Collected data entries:
★ ★ ★ ★ ★

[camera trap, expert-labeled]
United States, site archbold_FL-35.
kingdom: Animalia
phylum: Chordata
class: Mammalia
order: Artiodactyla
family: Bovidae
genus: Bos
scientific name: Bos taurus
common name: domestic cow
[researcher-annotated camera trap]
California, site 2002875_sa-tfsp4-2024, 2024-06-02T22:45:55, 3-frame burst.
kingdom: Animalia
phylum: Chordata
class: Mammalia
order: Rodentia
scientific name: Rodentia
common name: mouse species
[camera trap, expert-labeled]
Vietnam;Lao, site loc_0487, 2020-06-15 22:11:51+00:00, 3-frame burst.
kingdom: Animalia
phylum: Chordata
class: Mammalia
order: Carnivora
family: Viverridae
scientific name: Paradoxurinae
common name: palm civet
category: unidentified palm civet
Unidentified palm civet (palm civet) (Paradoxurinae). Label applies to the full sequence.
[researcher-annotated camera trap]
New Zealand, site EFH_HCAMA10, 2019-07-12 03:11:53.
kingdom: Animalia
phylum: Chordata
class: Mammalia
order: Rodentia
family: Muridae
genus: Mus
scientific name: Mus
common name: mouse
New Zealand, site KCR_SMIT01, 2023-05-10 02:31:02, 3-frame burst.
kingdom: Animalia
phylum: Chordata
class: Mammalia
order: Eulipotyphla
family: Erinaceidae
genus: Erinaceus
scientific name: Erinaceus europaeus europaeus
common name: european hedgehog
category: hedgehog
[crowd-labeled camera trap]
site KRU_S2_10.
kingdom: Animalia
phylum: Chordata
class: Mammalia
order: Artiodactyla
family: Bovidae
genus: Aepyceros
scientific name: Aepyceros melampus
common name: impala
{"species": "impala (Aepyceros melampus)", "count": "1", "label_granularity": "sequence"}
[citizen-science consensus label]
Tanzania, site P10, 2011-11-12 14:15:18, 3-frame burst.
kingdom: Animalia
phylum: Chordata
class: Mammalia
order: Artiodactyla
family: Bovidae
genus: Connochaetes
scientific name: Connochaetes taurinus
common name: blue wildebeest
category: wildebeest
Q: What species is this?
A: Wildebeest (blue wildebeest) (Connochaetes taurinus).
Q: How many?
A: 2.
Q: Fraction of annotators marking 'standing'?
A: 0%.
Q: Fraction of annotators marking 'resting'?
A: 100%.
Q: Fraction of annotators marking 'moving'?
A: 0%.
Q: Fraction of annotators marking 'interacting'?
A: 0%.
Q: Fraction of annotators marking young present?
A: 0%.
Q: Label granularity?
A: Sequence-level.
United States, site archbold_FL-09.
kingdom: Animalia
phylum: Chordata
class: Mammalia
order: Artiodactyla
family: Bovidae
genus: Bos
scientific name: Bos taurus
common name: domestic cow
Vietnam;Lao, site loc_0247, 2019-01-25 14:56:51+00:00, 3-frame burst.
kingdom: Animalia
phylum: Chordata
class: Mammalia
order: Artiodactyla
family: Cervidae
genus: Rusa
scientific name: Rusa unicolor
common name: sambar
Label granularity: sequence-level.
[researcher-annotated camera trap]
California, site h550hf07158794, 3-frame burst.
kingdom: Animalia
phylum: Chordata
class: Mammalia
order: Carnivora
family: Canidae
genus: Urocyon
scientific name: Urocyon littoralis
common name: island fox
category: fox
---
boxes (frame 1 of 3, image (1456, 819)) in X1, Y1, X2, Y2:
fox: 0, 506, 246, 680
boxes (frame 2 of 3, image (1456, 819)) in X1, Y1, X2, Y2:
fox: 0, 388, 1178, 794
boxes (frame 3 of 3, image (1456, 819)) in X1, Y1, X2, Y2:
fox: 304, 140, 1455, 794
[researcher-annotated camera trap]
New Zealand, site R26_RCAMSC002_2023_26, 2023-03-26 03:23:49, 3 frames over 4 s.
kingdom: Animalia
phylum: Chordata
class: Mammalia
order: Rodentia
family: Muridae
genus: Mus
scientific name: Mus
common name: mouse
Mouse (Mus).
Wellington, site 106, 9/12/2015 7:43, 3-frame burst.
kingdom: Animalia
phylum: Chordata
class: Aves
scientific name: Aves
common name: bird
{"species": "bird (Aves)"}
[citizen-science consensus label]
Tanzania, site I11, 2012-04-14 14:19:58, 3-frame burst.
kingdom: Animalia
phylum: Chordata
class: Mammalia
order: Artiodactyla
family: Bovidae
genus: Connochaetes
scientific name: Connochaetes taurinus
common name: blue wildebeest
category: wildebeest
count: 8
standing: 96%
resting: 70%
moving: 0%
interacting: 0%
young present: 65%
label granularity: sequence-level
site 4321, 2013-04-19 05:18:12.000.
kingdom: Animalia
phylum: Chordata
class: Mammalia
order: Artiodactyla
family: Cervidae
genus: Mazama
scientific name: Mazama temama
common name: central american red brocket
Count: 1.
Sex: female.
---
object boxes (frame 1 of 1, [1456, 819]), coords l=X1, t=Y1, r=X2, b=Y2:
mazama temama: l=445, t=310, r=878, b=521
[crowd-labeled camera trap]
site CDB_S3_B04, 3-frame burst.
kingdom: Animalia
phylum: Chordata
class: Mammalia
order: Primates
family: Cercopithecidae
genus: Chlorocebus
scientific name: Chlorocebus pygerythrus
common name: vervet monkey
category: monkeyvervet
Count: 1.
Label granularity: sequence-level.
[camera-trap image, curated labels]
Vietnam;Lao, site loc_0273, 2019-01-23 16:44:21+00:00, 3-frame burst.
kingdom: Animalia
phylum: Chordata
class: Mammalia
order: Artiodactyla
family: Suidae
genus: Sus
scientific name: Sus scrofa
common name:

★ ★ ★ ★ ★

Of the entries above, transcribe exactly those lines that fall between the line containing "United States, site archbold_FL-35." and the line containing "A: Sequence-level.", together with those two lines.

United States, site archbold_FL-35.
kingdom: Animalia
phylum: Chordata
class: Mammalia
order: Artiodactyla
family: Bovidae
genus: Bos
scientific name: Bos taurus
common name: domestic cow
[researcher-annotated camera trap]
California, site 2002875_sa-tfsp4-2024, 2024-06-02T22:45:55, 3-frame burst.
kingdom: Animalia
phylum: Chordata
class: Mammalia
order: Rodentia
scientific name: Rodentia
common name: mouse species
[camera trap, expert-labeled]
Vietnam;Lao, site loc_0487, 2020-06-15 22:11:51+00:00, 3-frame burst.
kingdom: Animalia
phylum: Chordata
class: Mammalia
order: Carnivora
family: Viverridae
scientific name: Paradoxurinae
common name: palm civet
category: unidentified palm civet
Unidentified palm civet (palm civet) (Paradoxurinae). Label applies to the full sequence.
[researcher-annotated camera trap]
New Zealand, site EFH_HCAMA10, 2019-07-12 03:11:53.
kingdom: Animalia
phylum: Chordata
class: Mammalia
order: Rodentia
family: Muridae
genus: Mus
scientific name: Mus
common name: mouse
New Zealand, site KCR_SMIT01, 2023-05-10 02:31:02, 3-frame burst.
kingdom: Animalia
phylum: Chordata
class: Mammalia
order: Eulipotyphla
family: Erinaceidae
genus: Erinaceus
scientific name: Erinaceus europaeus europaeus
common name: european hedgehog
category: hedgehog
[crowd-labeled camera trap]
site KRU_S2_10.
kingdom: Animalia
phylum: Chordata
class: Mammalia
order: Artiodactyla
family: Bovidae
genus: Aepyceros
scientific name: Aepyceros melampus
common name: impala
{"species": "impala (Aepyceros melampus)", "count": "1", "label_granularity": "sequence"}
[citizen-science consensus label]
Tanzania, site P10, 2011-11-12 14:15:18, 3-frame burst.
kingdom: Animalia
phylum: Chordata
class: Mammalia
order: Artiodactyla
family: Bovidae
genus: Connochaetes
scientific name: Connochaetes taurinus
common name: blue wildebeest
category: wildebeest
Q: What species is this?
A: Wildebeest (blue wildebeest) (Connochaetes taurinus).
Q: How many?
A: 2.
Q: Fraction of annotators marking 'standing'?
A: 0%.
Q: Fraction of annotators marking 'resting'?
A: 100%.
Q: Fraction of annotators marking 'moving'?
A: 0%.
Q: Fraction of annotators marking 'interacting'?
A: 0%.
Q: Fraction of annotators marking young present?
A: 0%.
Q: Label granularity?
A: Sequence-level.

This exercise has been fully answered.